After reading in open court the foregoing portion of Brown’s letter, the court made the following statement:
“The Court: He should also take the responsibility for saying those words. That brings us to the quote of Voltaire. And I don’t have to quote from there.”1
Thereupon Judge Travia, after complimenting appellant’s counsel upon his efforts in the .matter and stating that he had thoroughly reviewed all sentencing data and given the matter a great deal of thought, advised “I cannot change the judgment of the Court as previously set forth” and reimposed the two and one-half year .sentence, subject to the condition that Brown might, pursuant to 18 U.S.C. § 4208(a)(2), become eligible for parole at such time as the Board of Parole might determine.
Seizing upon the above-quoted remarks of the district court, Brown contends that the district judge improperly based the sentence upon his distaste for Brown’s political and moral beliefs. We disagree. Although Judge Travia’s statement that Brown must “take responsibility for saying those words” is not entirely free from doubt, we are satisfied from the sentencing minutes, considered as a whole, that he did not base the sentence on his revulsion arising out of Brown’s social or political views, which would be improper. United States v. Mitchell, 392 F.2d 214, 217 (2d Cir. 1968) (concurring opinion of Judge Kaufman); cf. Brandenburg v. Ohio, 395 U.S. 444, 89 S.Ct. 1827, 23 L.Ed.2d 430 (1969). Read in context, the court’s remarks were apparently directed toward Brown’s statement that he would protect himself from what he considered force and violence by the police or military “by whatever means necessary.” Although Brown’s counsel stated that these words did not amount to a “call to violence on his part,” the remark, when considered with Brown’s statement to the Probation Officer that “his obedience to the laws of the land is limited, if these laws conflict with certain of his personal beliefs,” could properly have *1175raised a serious question in the sentencing judge’s mind as to whether Brown posed a threat of violent or anti-social conduct to the community.

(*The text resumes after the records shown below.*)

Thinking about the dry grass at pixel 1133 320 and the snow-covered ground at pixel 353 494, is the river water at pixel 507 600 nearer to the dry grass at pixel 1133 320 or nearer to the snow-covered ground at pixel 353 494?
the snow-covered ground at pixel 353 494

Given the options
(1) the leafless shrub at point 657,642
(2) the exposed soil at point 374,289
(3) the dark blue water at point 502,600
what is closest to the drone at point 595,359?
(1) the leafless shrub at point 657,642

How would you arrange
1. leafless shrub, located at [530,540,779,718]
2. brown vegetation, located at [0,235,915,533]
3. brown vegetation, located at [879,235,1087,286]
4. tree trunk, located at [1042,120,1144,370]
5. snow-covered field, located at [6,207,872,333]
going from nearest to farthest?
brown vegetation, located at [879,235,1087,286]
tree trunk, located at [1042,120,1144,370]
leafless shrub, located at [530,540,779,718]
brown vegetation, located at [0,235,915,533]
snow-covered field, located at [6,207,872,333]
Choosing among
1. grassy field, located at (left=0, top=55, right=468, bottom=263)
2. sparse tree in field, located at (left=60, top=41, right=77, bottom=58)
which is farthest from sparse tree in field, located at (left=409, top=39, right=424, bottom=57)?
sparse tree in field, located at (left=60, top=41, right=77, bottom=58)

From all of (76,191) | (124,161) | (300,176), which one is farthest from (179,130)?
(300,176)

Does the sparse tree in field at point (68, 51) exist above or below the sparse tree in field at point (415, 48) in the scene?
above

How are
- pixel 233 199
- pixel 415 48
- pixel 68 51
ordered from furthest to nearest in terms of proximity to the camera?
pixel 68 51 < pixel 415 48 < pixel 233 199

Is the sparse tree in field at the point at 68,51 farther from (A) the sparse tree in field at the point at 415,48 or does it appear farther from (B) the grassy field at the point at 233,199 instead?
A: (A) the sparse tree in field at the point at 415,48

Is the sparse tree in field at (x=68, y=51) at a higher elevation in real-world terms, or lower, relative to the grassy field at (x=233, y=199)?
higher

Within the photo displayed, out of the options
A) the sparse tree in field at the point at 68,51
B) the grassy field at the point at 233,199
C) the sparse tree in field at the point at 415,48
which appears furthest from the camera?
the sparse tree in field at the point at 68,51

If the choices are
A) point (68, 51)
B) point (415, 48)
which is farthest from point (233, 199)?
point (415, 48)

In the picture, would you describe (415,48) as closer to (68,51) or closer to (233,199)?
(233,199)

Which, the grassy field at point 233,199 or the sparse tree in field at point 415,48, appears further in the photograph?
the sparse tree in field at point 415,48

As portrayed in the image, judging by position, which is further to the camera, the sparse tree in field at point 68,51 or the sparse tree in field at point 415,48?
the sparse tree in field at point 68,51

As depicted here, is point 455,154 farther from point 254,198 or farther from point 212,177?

The record reveals that Judge Travia, before imposing sentence, carefully and conscientiously considered all relevant information that was available to him, including the recommendation of the two members (in addition to Judge Bruch-hausen) of the earlier sentencing panel,2 who had recommended sentences of two years and four years, respectively, and of the Probation Office, which had recommended three years. Since Judge Travia was imposing the same sentence as that previously imposed by Judge Bruchhausen, a statement of reasons would have removed any lingering doubt that he had acted arbitrarily or according to a rigid, discretionless formula. However, under the circumstances we cannot say that the sentence was not reasonably related to a legitimate sentencing purpose. Assuming that Judge Travia’s duty was “to redo the entire sentencing process,” McGee v. United States, supra, 462 F.2d 243, 247 n. 8, that obligation was met.
The judgment is affirmed.
. The reference to the “quote of Voltaire” is puzzling. Assuming that the judge was alluding to the famous remark “I disapprove of what you say but will defend to the death your right to say it,” S. G. Tallentyre: The Friends of Voltaire, the reference appears inconsistent with the idea that Brown must “take responsibility” for his words by risking jail. Possibly the court was referring to another quote from Voltaire: “Men use thought only as authority for their injustice, and employ speech only to conceal their thoughts,” Dialogue 14, Le Chapón et la Poulard (1763).
. See generally, Zavatt, Sentencing Procedure in the United States District Court for the Eastern District of New York, 41 F.R.D. 469 (1966), 54 F.R.D. 327 (1968).